Las Vegas Sun

April 24, 2024

Loveman: Gaming suffering a hangover

Decades of excess finally bite industry as recession lingers

loveman

Tiffany Brown

Gary Loveman, CEO of Harrah’s Entertainment, told the Financial Executives International at Caesars Palace on Monday what to expect for the gaming industry.

The gaming industry is suffering the effects of a massive hangover brought on by the excesses of success in the 1990s and early 2000s, Harrah’s Entertainment’s top executive told 700 financial executives.

Gary Loveman, Harrah’s CEO, said in an April 26 speech at the Financial Executives International Leadership Summit at Caesars Palace that industry leaders can only hope they’ve learned something from the financial meltdown of the Great Recession.

The 15,000-member Financial Executives International is a networking group of chief financial officers, controllers, treasurers and finance and accounting professors. Loveman, Harrah’s president and CEO since 2003, has worked for the Federal Reserve and was a professor at Harvard University.

Loveman’s entertaining presentation featured clips from “The Hangover,” set in Las Vegas, as he explained how an industry that had been riding high for more than a decade is now suffering.

“We set ourselves up for one hell of a party, and we had a lot of fun. We did a lot of fun things,” Loveman said. “One might argue that we did a few things to excess. And then we woke up the next morning and our heads hurt, things were a little disheveled. It was hard to find some of the folks and the things we had been with the evening before. And we now find ourselves searching for a new equilibrium in a more demanding period.”

Loveman said the gaming industry outperformed virtually every industry in the years leading up to 2007. He explained that the industry found new strength with the consolidation of MGM Grand, Mirage Resorts and Mandalay Resort Group and his company acquiring Caesars Entertainment.

The regulatory environment was liberalized, there were major advances in gaming equipment technology, and the industry thrived in an environment of abundant and cheap capital.

But then the industry became obsessed with investing in the luxury market.

“If you go up the street, you’ll find $15 billion in newly opened capital,” he said, referring to CityCenter and investments by Steve Wynn in Encore and Sheldon Adelson in Palazzo.

“Is it nice? Loveman said of CityCenter. “It’s $9 billion — it better be nice.”

But “nice” was everywhere and financially hurting consumers couldn’t fill the oversupply of rooms. Operators were forced to discount their products.

When companies tilted their portfolios to the luxury end, it got harder and harder for companies to pay bills.

“You can imagine the burden we had to amortize capital,” Loveman said.

And as a result, there was “stranded capital” everywhere as buildings weren’t finished and roads weren’t paved.

Loveman said several state and local governments viewed gaming as a tax revenue generator and initiated outrageously high tax rates. Maryland, he said, imposed a 67 percent tax and placed it on revenue, not profits. The high tax rates did little to encourage investment in high-end facilities, he said.

• [Data below]

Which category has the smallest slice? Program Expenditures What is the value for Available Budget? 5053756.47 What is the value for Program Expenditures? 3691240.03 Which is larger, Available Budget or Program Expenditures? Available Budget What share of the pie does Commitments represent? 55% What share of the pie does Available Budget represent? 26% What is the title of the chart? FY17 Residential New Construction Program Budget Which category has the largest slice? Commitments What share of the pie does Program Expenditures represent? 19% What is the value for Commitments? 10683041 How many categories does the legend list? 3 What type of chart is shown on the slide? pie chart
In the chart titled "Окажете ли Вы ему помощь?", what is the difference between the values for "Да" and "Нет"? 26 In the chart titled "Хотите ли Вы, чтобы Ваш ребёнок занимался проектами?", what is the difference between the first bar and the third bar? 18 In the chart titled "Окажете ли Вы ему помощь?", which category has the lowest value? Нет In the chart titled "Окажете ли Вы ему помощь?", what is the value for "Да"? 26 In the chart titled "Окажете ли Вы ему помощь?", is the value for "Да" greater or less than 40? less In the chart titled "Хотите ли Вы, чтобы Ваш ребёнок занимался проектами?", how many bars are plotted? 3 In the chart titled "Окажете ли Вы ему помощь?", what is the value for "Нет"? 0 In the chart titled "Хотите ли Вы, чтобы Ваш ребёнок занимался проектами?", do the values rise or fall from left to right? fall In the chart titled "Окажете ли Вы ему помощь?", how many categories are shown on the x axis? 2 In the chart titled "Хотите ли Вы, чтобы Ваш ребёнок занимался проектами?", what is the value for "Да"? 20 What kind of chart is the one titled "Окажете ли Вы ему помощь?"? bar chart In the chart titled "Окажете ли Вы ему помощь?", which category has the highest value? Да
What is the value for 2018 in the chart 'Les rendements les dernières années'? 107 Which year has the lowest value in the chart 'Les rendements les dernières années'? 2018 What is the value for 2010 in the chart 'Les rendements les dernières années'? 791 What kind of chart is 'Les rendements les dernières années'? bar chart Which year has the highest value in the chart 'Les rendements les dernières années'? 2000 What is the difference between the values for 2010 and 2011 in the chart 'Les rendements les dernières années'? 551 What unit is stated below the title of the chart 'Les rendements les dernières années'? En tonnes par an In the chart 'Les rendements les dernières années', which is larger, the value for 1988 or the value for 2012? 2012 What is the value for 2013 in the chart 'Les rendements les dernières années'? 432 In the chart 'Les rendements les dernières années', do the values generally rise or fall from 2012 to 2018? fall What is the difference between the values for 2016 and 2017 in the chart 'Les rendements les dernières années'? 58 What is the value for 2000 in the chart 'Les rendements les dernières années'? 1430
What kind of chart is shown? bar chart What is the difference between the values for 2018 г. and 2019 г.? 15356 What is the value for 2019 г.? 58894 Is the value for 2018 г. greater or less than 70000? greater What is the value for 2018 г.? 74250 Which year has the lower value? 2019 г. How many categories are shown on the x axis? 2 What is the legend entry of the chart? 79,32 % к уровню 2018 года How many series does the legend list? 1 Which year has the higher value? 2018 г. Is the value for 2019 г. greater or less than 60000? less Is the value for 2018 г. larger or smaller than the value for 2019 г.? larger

• [Activities]
A. In the Las Vegas Sun article on the gaming industry's hangover, what tax rate did Loveman say Maryland imposed, and on what?
B. Pick up the Las Vegas Sun article on the gaming industry's hangover after its last sentence and write the next few paragraphs.
The data that comes after the article is unrelated material.

• [Results for the exercise]
A. A 67 percent tax on revenue, not profits.

B.
Loveman predicted that casino companies will focus on software rather than hardware as they work on attracting more customers and use low-cost methods to keep customers at their properties.

Harrah’s recently rolled out a simple low-cost tactic, its new Buffet of Buffets program that offers one-cost, 24-hour access to any Harrah’s property buffet, he said. The idea is to keep customers loyal to the company’s properties.

Harrah’s also oversees the industry’s most successful loyalty program, Total Rewards, and uses it to attract more people.

Other highlights from Loveman’s presentation:

• The gaming industry will to seek more opportunities in Asia. He said Las Vegas Sands just opened a property in Singapore. Harrah’s is seeking entry into Macau and owns a golf course there.

• In response to a question about what Harrah’s property is most profitable, he said its highest return on investment normally occurs at properties most often considered low-end entries, such as Harrah’s on the Strip and Imperial Palace.

• There are some domestic growth opportunities for Harrah’s, but the high tax environment will prevent it from making large investments. Loveman views Ohio and Massachusetts as potential opportunities.

• Total Rewards’ database has helped Harrah’s Laughlin property thrive. The company identifies players in cities that generate revenue for the company and then arranges charter flights from those cities to Laughlin. The company offers transportation and rooms to players for free and invites high-volume players identified in the database on the Southern Nevada junkets, knowing that the level of play will make it lucrative for the company.

• The company plans to press for the legalization of online poker. Harrah’s owns the World Series of Poker franchise.

Loveman didn’t address a report by Bloomberg News that Harrah’s is interested in selling the Rio.

Harrah’s on April 27 reported it lost $195.6 million in the first quarter versus a loss in the year-ago first quarter of $132.7 million as revenue fell 2.9 percent to $2.188 billion.

At the Rio and on the Strip, same-store sales for Harrah’s — excluding the newly acquired Planet Hollywood — fell 4.4 percent.